The First Battle of Fort Fisher
"The first shot fired by the enemy was from the [USS New] Ironsides
. . . . Soon after the bombardment commenced in earnest, shot and shell, shrapnel, &c., flying thick as hail, but perhaps
a little hotter." — Capt. Samuel B. Hunter, Company F, 36th North Carolina Regiment
DECEMBER 24, 1864 — CHRISTMAS EVE
• 1:40 a.m. — The Union "powder vessel," USS Louisiana,
explodes harmlessly off Fort Fisher.
• Dawn — A thick fog shrouds the ocean as the grand Union
armada begins moving into battle position off Federal Point.

====================

Please reproduce the Fort Fisher text word for word from "The First Battle" to "off Fort Fisher.".

====================

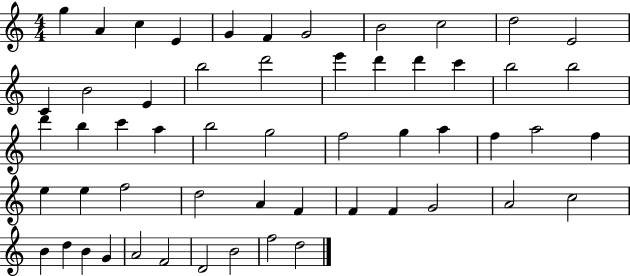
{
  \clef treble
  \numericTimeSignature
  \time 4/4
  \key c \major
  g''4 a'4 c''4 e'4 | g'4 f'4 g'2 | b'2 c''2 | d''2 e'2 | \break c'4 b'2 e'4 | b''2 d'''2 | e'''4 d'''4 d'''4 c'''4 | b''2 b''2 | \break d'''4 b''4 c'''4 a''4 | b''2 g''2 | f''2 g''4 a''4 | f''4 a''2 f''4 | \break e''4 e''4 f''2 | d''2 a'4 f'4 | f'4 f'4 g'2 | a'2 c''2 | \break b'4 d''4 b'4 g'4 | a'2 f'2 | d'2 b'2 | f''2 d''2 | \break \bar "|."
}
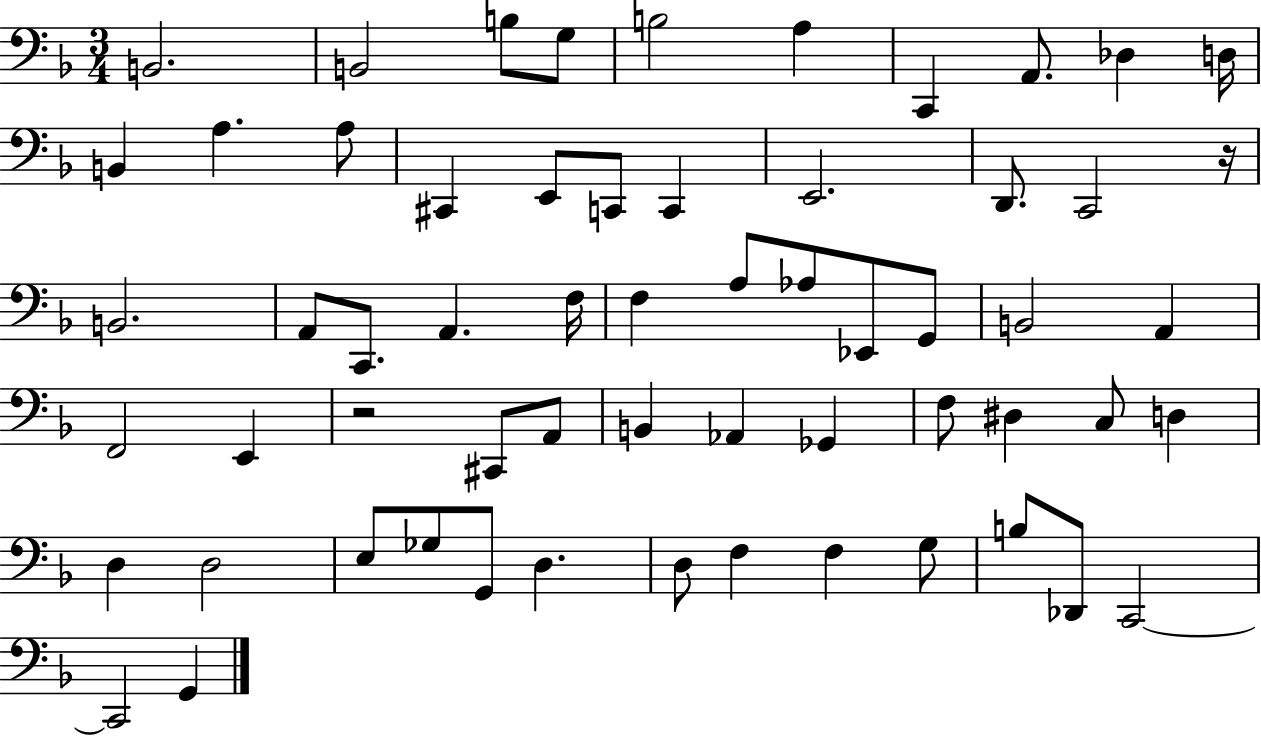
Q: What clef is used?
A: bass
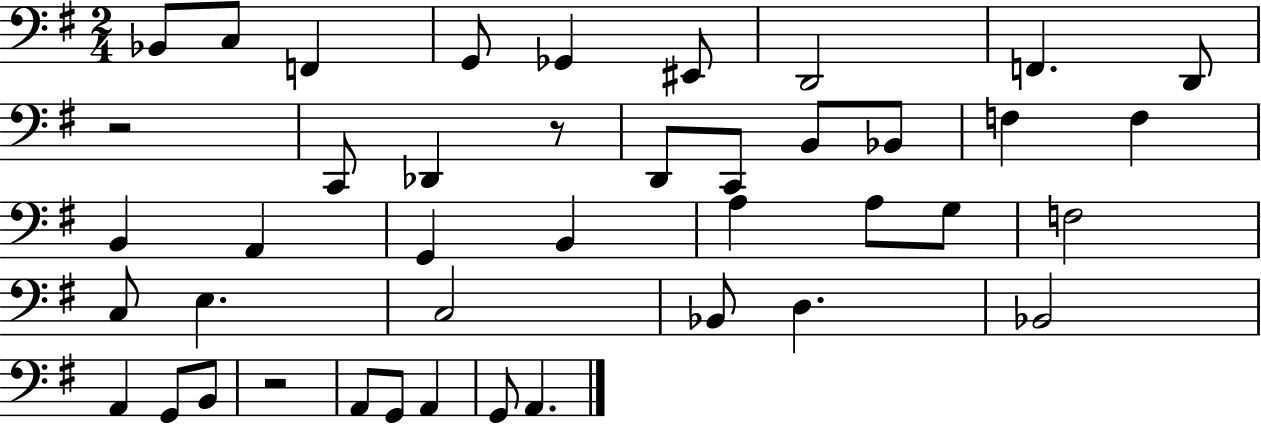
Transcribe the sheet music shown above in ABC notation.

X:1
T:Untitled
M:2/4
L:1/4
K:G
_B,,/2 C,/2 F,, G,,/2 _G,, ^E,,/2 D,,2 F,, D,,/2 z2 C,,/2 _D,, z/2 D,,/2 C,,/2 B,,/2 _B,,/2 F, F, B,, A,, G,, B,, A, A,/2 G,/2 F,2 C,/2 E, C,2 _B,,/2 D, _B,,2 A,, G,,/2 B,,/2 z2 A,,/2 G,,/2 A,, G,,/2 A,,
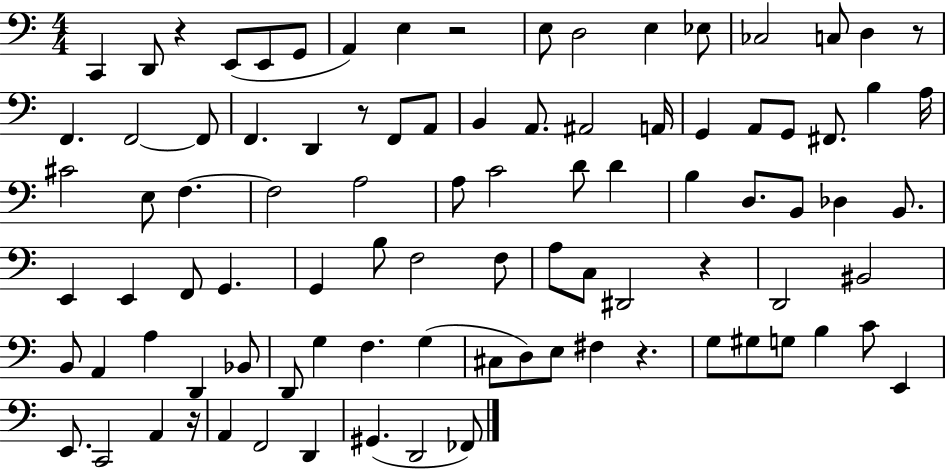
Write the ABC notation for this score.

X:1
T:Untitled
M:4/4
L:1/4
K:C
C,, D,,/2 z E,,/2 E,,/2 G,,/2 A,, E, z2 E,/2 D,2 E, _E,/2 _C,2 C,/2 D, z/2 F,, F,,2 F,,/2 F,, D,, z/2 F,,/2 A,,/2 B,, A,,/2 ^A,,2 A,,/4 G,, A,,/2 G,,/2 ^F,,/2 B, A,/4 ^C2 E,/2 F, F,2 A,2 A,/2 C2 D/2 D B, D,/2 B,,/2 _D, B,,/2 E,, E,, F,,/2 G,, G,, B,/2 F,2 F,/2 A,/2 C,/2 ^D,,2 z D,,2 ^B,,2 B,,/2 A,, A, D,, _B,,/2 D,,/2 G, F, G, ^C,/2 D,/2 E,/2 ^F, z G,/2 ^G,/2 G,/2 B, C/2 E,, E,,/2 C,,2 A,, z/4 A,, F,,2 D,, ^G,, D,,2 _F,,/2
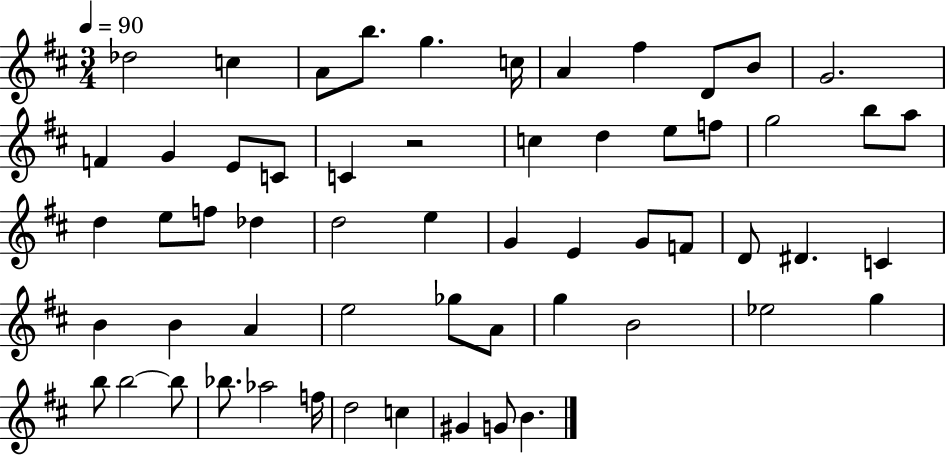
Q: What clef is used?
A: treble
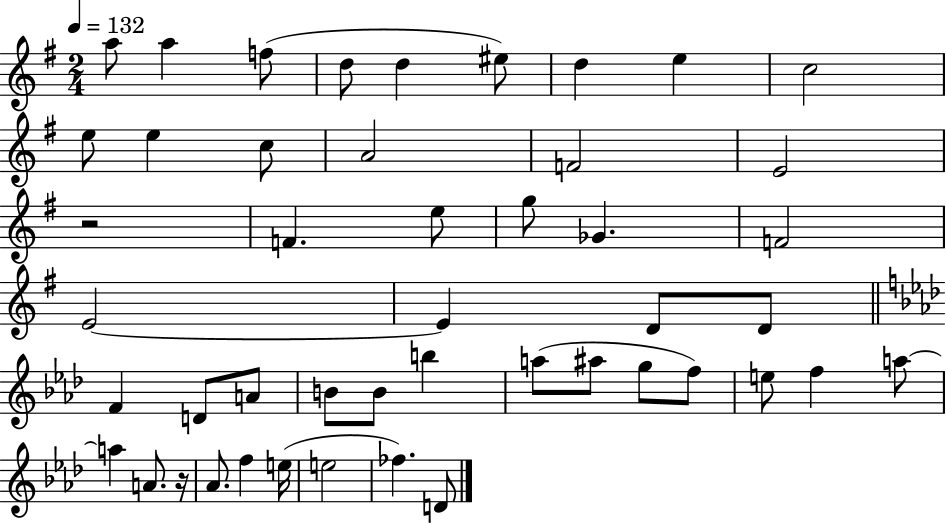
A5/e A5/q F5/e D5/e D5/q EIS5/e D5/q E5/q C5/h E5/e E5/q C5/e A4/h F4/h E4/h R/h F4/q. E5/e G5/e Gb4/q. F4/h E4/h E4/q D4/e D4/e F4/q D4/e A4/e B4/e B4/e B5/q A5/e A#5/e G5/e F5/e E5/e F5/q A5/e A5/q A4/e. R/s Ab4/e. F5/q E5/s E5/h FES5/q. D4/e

====================

* **WORKED SOLUTION**:
The First Battle of Fort Fisher
"The first shot fired by the enemy was from the [USS New] Ironsides
. . . . Soon after the bombardment commenced in earnest, shot and shell, shrapnel, &c., flying thick as hail, but perhaps
a little hotter." — Capt. Samuel B. Hunter, Company F, 36th North Carolina Regiment
DECEMBER 24, 1864 — CHRISTMAS EVE
• 1:40 a.m. — The Union "powder vessel," USS Louisiana,
explodes harmlessly off Fort Fisher.